> **Document text**
● ● ● ● ● ● ●
Abstracts

Rationale: The aim of our study was to investigate the role of interleukin1-beta (il1b) in the pilocarpine rat model using RNA interference as a functional tool. Methods: Small interfering RNA molecules (siRNA) targeting the interleukin-1b gene (il1b) and and its endogenous antagonist (il1ra) were conjugated with a glycoprotein derived from the rabies virus (RVG-9R) to ensure optimal delivery into the central nervous system. Eight-week-old male rats were divided into four groups: i) a control group injected with buffer; ii) a second control group injected with an irrelevant siRNA; and iii) and iv) two experimental groups injected with siRNA directed against the two target genes (il1b and il1ra). SiRNA complexes were delivered by intravenous injection in the caudal vein. Intravenous injections were performed 48 h prior to induction of the pilocarpine model. Results: Transvascular delivery of siIl1b and siIl1ra promoted significant gene silencing in the brain 48h post-injection (p.i.), with the highest silencing effect observed at 72h p.i. SiRNA injections provided a dose-response curve, and successful gene knockdown was achieved in four out of five brain regions analyzed. In addition, no evidence of off-target gene effects was observed and gadolinium-MRI showed no disruption of the blood-brain-barrier after the siRNA injections. Phenotypic analysis of the animals which had il1-b silenced showed a significant decrease in the latency for the first seizure (p<0.05) as well as for the status epilepticus (SE) (p<0.05). In contrast, the animals which had il1ra silenced (il1-b endogenous antagonist) had a significant increase in latency for the first seizure (p<0.05) as well as for SE (p<0.05). Furthermore, we found that by silencing il1b a down-regulation of Slc1a3 was also obtained. Slc1a3 is one of the most important transporter proteins involved in glutamate re-uptake in the synaptic cleft. In addition, histological analysis of tissue obtained from animals in the chronic phase showed a significant decrease in neuronal cell death in the hippocampus of animals which had been previously silenced for il1ra (il1\b endogenous antagonist). Conclusions: Our results indicate that il1b may have a protective effect in the early stages of the pilocarpine rat model. In addition, this effect seems to be mediated by glutamate regulation in the synaptic cleft.
● ● ● ● ● ● ●
[Recorded data]
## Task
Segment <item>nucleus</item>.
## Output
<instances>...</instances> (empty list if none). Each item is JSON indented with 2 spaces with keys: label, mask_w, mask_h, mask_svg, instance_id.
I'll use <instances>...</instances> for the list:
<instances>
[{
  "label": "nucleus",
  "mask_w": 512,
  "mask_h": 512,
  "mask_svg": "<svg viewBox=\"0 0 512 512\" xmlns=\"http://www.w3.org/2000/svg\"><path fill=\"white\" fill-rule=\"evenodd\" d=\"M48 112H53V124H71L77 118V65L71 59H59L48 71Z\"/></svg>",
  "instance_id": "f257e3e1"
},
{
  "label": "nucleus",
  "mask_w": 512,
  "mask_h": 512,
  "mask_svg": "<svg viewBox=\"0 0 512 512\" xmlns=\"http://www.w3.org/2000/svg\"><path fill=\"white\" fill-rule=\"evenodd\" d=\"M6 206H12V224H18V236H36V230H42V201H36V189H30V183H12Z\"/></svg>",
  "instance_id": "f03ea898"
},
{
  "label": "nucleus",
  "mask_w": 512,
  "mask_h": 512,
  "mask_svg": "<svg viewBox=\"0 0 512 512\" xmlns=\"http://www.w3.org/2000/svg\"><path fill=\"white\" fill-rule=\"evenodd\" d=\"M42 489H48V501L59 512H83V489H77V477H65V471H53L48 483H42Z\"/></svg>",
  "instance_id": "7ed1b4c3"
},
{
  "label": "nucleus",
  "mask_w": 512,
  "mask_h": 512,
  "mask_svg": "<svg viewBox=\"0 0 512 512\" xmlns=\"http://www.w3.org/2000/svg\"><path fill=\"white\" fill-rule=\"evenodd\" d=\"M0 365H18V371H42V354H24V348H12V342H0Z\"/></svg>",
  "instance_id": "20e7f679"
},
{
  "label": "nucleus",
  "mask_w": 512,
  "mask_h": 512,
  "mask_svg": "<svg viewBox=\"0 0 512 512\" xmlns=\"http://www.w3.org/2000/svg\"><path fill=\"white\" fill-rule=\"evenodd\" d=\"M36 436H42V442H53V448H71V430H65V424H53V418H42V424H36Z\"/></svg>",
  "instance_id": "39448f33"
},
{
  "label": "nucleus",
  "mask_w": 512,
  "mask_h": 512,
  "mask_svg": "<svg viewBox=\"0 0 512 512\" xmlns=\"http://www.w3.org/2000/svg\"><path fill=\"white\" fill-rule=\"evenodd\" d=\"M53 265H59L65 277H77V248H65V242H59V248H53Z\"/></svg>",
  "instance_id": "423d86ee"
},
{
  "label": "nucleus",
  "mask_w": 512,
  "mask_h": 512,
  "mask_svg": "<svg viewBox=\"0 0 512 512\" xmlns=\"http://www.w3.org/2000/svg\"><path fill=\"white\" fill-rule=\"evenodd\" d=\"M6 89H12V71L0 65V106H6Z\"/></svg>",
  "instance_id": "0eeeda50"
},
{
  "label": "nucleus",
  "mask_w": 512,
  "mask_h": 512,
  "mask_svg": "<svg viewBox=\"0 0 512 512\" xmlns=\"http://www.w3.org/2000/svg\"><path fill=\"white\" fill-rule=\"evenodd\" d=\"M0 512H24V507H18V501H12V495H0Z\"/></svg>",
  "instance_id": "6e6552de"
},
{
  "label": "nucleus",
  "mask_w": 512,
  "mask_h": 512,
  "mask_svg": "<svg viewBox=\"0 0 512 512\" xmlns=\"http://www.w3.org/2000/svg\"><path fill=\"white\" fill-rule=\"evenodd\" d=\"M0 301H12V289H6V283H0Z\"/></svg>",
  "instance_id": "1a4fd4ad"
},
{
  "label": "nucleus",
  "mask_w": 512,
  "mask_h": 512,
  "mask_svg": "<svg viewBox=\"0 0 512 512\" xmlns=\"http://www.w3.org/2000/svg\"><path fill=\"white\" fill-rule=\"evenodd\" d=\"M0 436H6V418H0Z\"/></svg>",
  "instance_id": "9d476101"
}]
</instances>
● ● ● ● ● ● ●
> **Description of the task**
Condense the paragraph in the abstract that begins "Rationale: The aim of our study" into a shorter bulleted list, keeping its main facts. Rely only on the abstract, not on the rows.

> **Final answer**
- **Aim:** Study the role of interleukin-1 beta (il1b) in the pilocarpine rat model, using RNA interference.
- **Method:** siRNA against il1b and its natural antagonist (il1ra) was joined to a rabies-virus glycoprotein (RVG-9R) to reach the central nervous system.
- **Animals:** Eight-week-old male rats were split into four groups:
  - buffer
  - irrelevant siRNA
  - siRNA against il1b
  - siRNA against il1ra
- **Delivery:** siRNA was injected into the caudal vein 48 h before the pilocarpine model was induced.
- **Gene silencing:** Significant at 48 h after injection and strongest at 72 h. It followed a dose-response curve and worked in four of five brain regions.
- **Safety:** No off-target effects were seen. Gadolinium-MRI showed no blood-brain-barrier disruption.
- **Silencing il1b:** Significantly decreased the latency for the first seizure and for status epilepticus (p<0.05). It also down-regulated Slc1a3, a key transporter for glutamate re-uptake in the synaptic cleft.
- **Silencing il1ra:** Significantly increased both latencies (p<0.05). In the chronic phase, it significantly reduced neuronal cell death in the hippocampus.
- **Conclusion:** il1b may be protective in the early stages of the model, likely through glutamate regulation in the synaptic cleft.